VAPER Summary Columns

Column Name Description
id The sample ID provided in the samplesheet followed by the sample replicate number (e.g., _T1).
species Reference species
segment Reference segment
reference Reference name
assembly_qc Automated reporting of assembly quality (PASS or FAIL) based on reference genome fraction (--qc_genfrac) and reference depth of coverage (--qc_depth).
assembly_qc_reason Explanation for QC failure.
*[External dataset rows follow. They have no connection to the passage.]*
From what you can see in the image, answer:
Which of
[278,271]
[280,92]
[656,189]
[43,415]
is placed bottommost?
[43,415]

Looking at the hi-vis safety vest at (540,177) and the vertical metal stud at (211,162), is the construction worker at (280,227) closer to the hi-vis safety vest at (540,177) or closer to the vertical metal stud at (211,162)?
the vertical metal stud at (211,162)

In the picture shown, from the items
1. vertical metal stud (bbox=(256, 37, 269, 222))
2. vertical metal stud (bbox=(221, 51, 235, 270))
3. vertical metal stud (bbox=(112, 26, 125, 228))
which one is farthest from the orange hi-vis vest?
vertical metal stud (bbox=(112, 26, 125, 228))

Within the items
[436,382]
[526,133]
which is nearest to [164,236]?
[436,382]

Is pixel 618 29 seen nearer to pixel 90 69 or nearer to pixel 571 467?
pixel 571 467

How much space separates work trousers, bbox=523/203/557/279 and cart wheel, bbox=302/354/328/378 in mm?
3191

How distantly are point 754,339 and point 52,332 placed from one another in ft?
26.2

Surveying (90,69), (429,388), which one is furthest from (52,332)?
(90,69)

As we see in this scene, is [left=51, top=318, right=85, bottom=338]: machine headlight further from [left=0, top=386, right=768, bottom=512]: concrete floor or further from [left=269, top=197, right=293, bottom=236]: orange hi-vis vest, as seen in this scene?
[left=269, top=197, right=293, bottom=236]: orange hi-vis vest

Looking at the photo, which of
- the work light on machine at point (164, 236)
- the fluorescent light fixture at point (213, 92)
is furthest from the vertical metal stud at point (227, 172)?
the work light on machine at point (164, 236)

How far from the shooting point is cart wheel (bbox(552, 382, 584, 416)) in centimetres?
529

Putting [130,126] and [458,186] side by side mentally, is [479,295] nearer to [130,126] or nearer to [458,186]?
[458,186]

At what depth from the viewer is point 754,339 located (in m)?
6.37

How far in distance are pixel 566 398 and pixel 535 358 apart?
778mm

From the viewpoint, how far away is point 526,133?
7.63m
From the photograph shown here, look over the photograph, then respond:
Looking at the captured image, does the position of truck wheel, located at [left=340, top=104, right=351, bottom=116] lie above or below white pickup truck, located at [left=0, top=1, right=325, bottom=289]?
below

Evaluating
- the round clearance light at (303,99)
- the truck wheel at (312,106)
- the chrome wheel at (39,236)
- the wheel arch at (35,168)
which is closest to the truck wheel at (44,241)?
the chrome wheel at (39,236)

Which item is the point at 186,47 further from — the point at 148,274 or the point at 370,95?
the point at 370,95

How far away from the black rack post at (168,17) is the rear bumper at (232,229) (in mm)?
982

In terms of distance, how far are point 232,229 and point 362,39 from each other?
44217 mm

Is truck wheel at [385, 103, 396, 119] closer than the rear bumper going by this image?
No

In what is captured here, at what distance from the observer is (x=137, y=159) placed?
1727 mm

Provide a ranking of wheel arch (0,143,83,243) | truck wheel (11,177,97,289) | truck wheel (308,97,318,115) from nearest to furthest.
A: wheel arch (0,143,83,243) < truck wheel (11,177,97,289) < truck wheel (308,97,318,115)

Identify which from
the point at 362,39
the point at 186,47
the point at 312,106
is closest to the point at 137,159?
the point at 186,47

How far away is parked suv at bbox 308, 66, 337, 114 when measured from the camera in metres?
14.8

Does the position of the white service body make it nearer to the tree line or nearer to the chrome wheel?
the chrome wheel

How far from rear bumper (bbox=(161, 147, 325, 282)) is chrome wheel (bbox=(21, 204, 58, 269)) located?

assembly_variant Numbered version of an assembly. This should be be 1 of 1 unless there are multiple assemblies associated with a single species-segment combination for a sample. Multiple assemblies may arise from same-species co-infections or fragmented de novo assemblies affecting reference selection.
assembly_length Number of nucleotides in the sample assembly (includes non-ATCG).
assembly_read_depth Average number of reads supporting each position in the sample assembly.
assembly_genome_fraction The fraction of reference positions with a declared nucleotide in the sample.
assembly_identity Fraction of assembly nucleotides that match the reference.
assembly_ins Number of nucleotide insertions in the sample assembly compared to the reference.
assembly_del Number of nucleotide deletions in the sample assembly compared to the reference.
assembly_sub Number of nucleotide substitutions in the sample compared to the reference.
assembly_missing Number of unassigned nucleotides (N) in the sample assembly compared to the reference.
assembly_mixed Number of nucleotides assigned as something other than A, C, G, T, or N in the sample assembly compared to the reference.
assembly_pct_bases_mapped Percent of clean bases that mapped to the assembly reference genome.
assembly_reads_mapped Total number of clean reads that mapped to the assembly reference genome.
assembly_mean_mapped_read_length Average length of the clean reads that mapped to the assembly reference genome.
assembly_mean_mapped_read_quality Average Phred score of the clean reads that mapped to the sample reference genome.
filtered_q30_rate Percentage of bases in the clean reads that have a Phred score of 30 or greater.
filtered_read1_mean_length Average length of the clean forward reads.
filtered_read2_mean_length Average length of the clean reverse reads.
filtered_total_reads Number of clean reads (R1 + R2).
raw_q30_rate Percentage of bases in the raw reads that have a Phred score of 30 or greater.
raw_read1_mean_length Average length of the raw forward reads.
raw_read2_mean_length Average length of the raw reverse reads.
raw_total_reads Number of raw reads (R1 + R2).
species_summary Relative abundance of viral species detected in the sample reads using Sourmash. Species with ≤ 1% relative abundance are categorized as Other. Relative abundance is calculated using only the classified sequences.